I'm not sure the public ever used the word to mean "to invent, explore, or discover--mentally".
No, but most hippies are now yuppies. They are just yuppies that buy all organic.
Of course they do, publicly. To do anything other than condemn those who break the rules would send the message to the sheep that not only is it okay to break the rules, but doing so will make you worth more to your employer that you would be if you did everything the approved way. The corporate world relies drones, not autonomous beings. They pay the autonomous beings to ensure that the drone culture keeps functioning.
It's not easy finding qualified employees with felony fraud convictions, you know.
I would be intensely suspicious of anyone with a background that suggested they didn't have a problem stealing or harming strangers. Of course youthful indiscretions can be forgiven, but if someone has demonstrated, as an adult, that they don't know right from wrong (or care) I don't want them working for me. Oh yeah, I've been CTO of a couple of public companies etc.
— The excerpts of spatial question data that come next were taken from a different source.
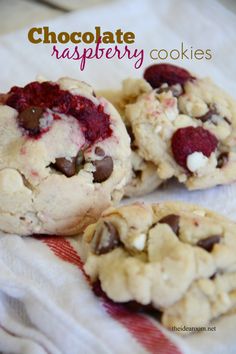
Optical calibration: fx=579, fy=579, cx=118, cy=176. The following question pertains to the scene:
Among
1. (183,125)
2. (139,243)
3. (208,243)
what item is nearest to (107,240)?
(139,243)

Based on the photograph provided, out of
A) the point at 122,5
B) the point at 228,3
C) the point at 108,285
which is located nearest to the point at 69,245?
the point at 108,285

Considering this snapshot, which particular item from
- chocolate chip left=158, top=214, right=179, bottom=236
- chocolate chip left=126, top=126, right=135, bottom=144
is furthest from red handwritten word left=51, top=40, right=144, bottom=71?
chocolate chip left=158, top=214, right=179, bottom=236

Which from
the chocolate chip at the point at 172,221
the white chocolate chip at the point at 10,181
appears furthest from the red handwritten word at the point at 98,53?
the chocolate chip at the point at 172,221

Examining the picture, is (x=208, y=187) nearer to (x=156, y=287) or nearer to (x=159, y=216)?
(x=159, y=216)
Rick
Hacking someone can and does in fact teach you how to administratively remove a security hole, especially by showing one where the hole is.
Analogy: Failed.
-Clio
Karma: Bad (mostly from not giving a fuck)
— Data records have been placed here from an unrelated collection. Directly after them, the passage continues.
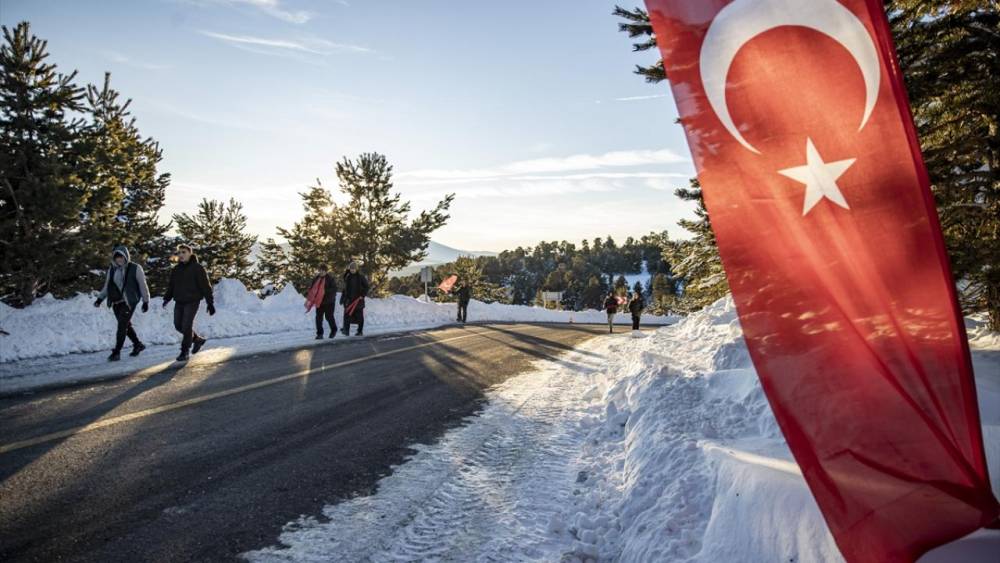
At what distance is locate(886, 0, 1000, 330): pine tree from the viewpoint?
209 inches

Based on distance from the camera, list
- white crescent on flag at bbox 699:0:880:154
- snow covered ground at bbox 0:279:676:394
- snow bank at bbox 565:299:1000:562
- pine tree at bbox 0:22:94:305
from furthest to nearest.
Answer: pine tree at bbox 0:22:94:305 → snow covered ground at bbox 0:279:676:394 → snow bank at bbox 565:299:1000:562 → white crescent on flag at bbox 699:0:880:154

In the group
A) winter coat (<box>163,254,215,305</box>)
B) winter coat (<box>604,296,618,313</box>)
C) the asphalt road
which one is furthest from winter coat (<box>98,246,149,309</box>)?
winter coat (<box>604,296,618,313</box>)

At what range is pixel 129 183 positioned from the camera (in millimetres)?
20500

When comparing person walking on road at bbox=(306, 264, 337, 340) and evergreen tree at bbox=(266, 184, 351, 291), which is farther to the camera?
evergreen tree at bbox=(266, 184, 351, 291)

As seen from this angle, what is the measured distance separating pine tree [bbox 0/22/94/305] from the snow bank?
50.5 ft

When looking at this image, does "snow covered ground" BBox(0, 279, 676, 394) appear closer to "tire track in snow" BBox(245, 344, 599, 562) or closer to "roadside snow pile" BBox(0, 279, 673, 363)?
"roadside snow pile" BBox(0, 279, 673, 363)

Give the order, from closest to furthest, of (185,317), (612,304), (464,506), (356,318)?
1. (464,506)
2. (185,317)
3. (356,318)
4. (612,304)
Blog: http://clintjcl.wordpress.com
I was a former black hat who got lucky - I broke into my School board's main frame when I was 13 years old and racked up a $11,000 phone bill for them by downloading C64 games (yes this was a LONG time ago) from around the world via there system. In the end, I got caught and the only reason I didn't get prosecuted was because the receptionist of the prosecutor for the school board was my brothers fiancé's mother - how lucky is that? Instead, when I was 15, I ended up going to school 1/2 of the year and working for the school board the other 1/2. I was teaching educators how to use technology in the classroom, taught gifted children how to make interactive kiosks, and wrote 18 educational software applications based on my mentors ideas - one of which has just past the $100,000,000 in sales (too bad I didn't understand the word royalties back then). Anyways, my point is I know I was very lucky and things could have turned out a lot worse (some say I have a horseshoe up my arse, others say it's the whole horse) but seriously, in my opinion former black hats are at the cutting edge of technology they abilities have proven them as people who are innovators - and I respect that. As you all know, the majority of black hats are really just explorers out to do no harm. Give them an opportunity to do the same thing legitimately and I think you'll be surprised at what they can accomplish. But here's my real point - if you're a former black hat looking for a job, don't tell the employer about it! For the most part, unless you have a criminal record, there is no way for them to know. Then you can joke about it 6-12 months after you've been hired when they know you're a solid individual. Now I'm a senior sotware producer who hires developers from all around the world, I personally wouldn't care what the persons background was re: being a black hat as long as they delivered. Nowadays I'll let the younger generation do the hacking as they usually just get a slap on the wrist when caught. As for me, as an "adult", I don't do it anymore as I don't want to end up in Jail with a big boyfriend named Rocky thank you very much. S.
Would You Hire a Former Black Hat?
Tigers don't change their stripes. If the "former" Black Hat was happy to screw people in the past, he/she won't have a problem screwing you later.
It's Linux, damnit! Pay no attention to renaming attempts by self-aggrandizing blowhards.